[What you should do] Edit the basketball game report from "But that was" to "Jay County Patriots." by replacing "Friday night" with "Saturday night", and give that stretch back in full.

[Source passage]

/---

By ANDREW FEEBACK

When a team holds its opponent to 31 points on 33 percent shooting, keeps it from scoring for an entire quarter, and only sends it to the free throw line twice, the end result is probably favorable much more often than not. 

But that was far from the case for the Bluffton boys’ basketball team Friday night as a brutally ineffective offense resulted in a 31-14 loss to the visiting Jay County Patriots. 

“Our execution was awful,” coach Craig Teagle said. “We spent four days working on how we were going to attack (the zone). We didn’t put it in those spots very often, we didn’t cut hard enough, didn’t screen well enough, didn’t coach well enough. It’s my job to have us ready to execute against something like that, and we weren’t ready, obviously. That’s on me.” 

Axton Beste made a three-pointer for the game’s only points of the first quarter, and his jumper early in the second put the Tigers up 5-0. 

Bluffton (6-8) went nearly six minutes until its next points came on a Tucker Jenkins layup. That came after 13 straight from the Patriots (5-9), but the Tigers were still very much in the game, down just six at the break. 

The Patriots opened with a triple from Liam Garringer before Jenkins got back to back buckets to bring the Tigers within 16-11. 

They entered the fourth quarter down 20-12, but managed only two points the rest of the way, courtesy of a fast-break lay-in from Jenkins following a Patriot turnover near mid-court. 

But with only 2:14 to play and the score 27-14, the Patriots were long gone by then. 

Jenkins led the Tigers with eight points while Beste had five. 

For the Patriots, Gradin Swoveland had 12 while Garringer added seven. 

Bluffton finished just 6 of 25 from the field and one of 14 beyond the arc. 

Jay County was 13 of 38, but knocked down four more from long range. 

As Teagle mentioned, his team’s execution was poor, and the dearth of fast-break opportunities in this game didn’t help. 

“We couldn’t find shots against their 1-2-2 zone,” Teagle said. “They struggled to find shots against us for awhile, then (Swoveland) got hot, and that hurt us. We just weren’t very good offensively. We knew going into this game it would be low-scoring; it was going to be which team wins the most possessions. They won more possessions, and we didn’t.” 

Bluffton will travel to Madison-Grant tonight. 

In the junior varsity game, Nolan Lambert hit a three-pointer at the buzzer to give the Tigers a 38-37 win. He finished with 19 points, while Eli Bertsch had eight and Marshall Gerber had four.

\---

[The data]
/---

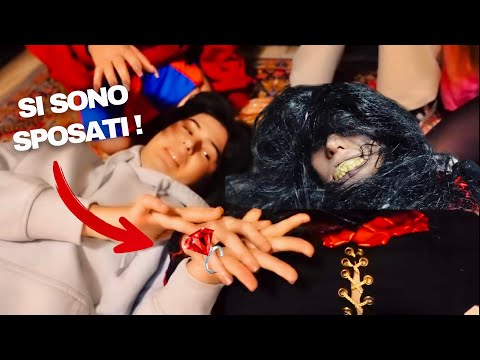 IL MIO AMICO SI È SPOSATO CON UN CADAVERE di UNA TOMBA!!!😱💍 *ep. 2* - by Charlotte M.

\---

[Response to this exercise]
But that was far from the case for the Bluffton boys’ basketball team Saturday night as a brutally ineffective offense resulted in a 31-14 loss to the visiting Jay County Patriots.